GUIDE, a retrospective

“Tyntesfield servants’ bells” by Caroline. CC-BY-NC-ND licence. https://www.flickr.com/photos/carolineld/4608720906/

This article was first published in the February 2030 edition of Sustain magazine. Ten years since the public launch of GUIDE we sit down with its designers to chat about its origin and what’s made it successful.

It’s a Saturday morning and I’m sitting in the bustling cafe at Tyntesfield house, a National Trust property south of Bristol. I’m enjoying a large pot of tea and a slice of cake with Joe Shilling and Gordon Leith designers of one of the world’s most popular social applications: GUIDE. I’d expected to meet somewhere in the city, but Shilling suggested this as a suitable venue. It turns out Tyntesfield plays a part in the origin story of GUIDE. So its fitting that we are here for the tenth anniversary of its public launch.

SHILLING: “Originally we were just playing. Exploring the design parameters of social applications.”

He stirs the pot of tea while Leith begins sectioning the sponge cake they’ve ordered.
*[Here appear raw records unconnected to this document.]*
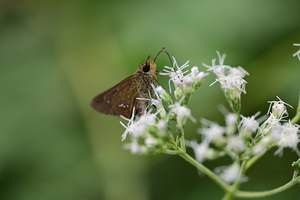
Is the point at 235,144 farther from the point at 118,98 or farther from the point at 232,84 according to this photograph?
the point at 118,98

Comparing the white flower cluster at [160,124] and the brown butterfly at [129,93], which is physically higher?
the brown butterfly at [129,93]

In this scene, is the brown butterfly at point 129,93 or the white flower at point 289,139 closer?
the white flower at point 289,139

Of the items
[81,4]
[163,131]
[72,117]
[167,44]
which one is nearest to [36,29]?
[81,4]

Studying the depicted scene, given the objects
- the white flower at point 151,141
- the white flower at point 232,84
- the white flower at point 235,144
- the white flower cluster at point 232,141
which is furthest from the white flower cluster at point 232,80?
the white flower at point 151,141

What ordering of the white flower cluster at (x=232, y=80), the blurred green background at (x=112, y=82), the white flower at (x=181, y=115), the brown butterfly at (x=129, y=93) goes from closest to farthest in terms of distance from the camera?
the white flower at (x=181, y=115) → the white flower cluster at (x=232, y=80) → the brown butterfly at (x=129, y=93) → the blurred green background at (x=112, y=82)

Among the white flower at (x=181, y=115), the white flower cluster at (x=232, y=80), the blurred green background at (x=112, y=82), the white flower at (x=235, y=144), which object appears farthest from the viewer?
the blurred green background at (x=112, y=82)

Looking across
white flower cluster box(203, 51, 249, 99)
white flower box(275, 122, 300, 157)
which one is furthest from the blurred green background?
white flower box(275, 122, 300, 157)

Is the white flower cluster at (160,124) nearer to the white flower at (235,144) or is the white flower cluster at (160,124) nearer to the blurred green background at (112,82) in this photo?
the white flower at (235,144)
SHILLING: “People did that more in the early days of the web. But Twitter, Facebook, Instagram…they just kind of sucked up all the attention and users. It killed off all that creativity. For a while it seemed like they just owned the space…But then TikTok happened…”

He pauses while I nod to indicate I’ve heard of it.

SHILLING: “…and small experiments like Yap. It was a slow burn, but I think a bunch of us started to get interested again in designing different kinds of social apps. We were part of this indie scene building and releasing bespoke social networks. They came and went really quickly. People just enjoyed them whilst they were around.”

Leith interjects around a mouthful of cake:

LEITH: “Some really random stuff. Social nets with built in profile decay so they were guaranteed to end. Made them low commitment, disposable. Messaging services where you could only post at really specific, sometimes random times. Networks that only came online when its members were in precise geographic coordinates. Spatial partitioning to force separation of networks for home, work and play. Experimental, ritualised interactions.”

SHILLING: “The migratory networks grew out of that movement too. They didn’t last long, but they were intense. ”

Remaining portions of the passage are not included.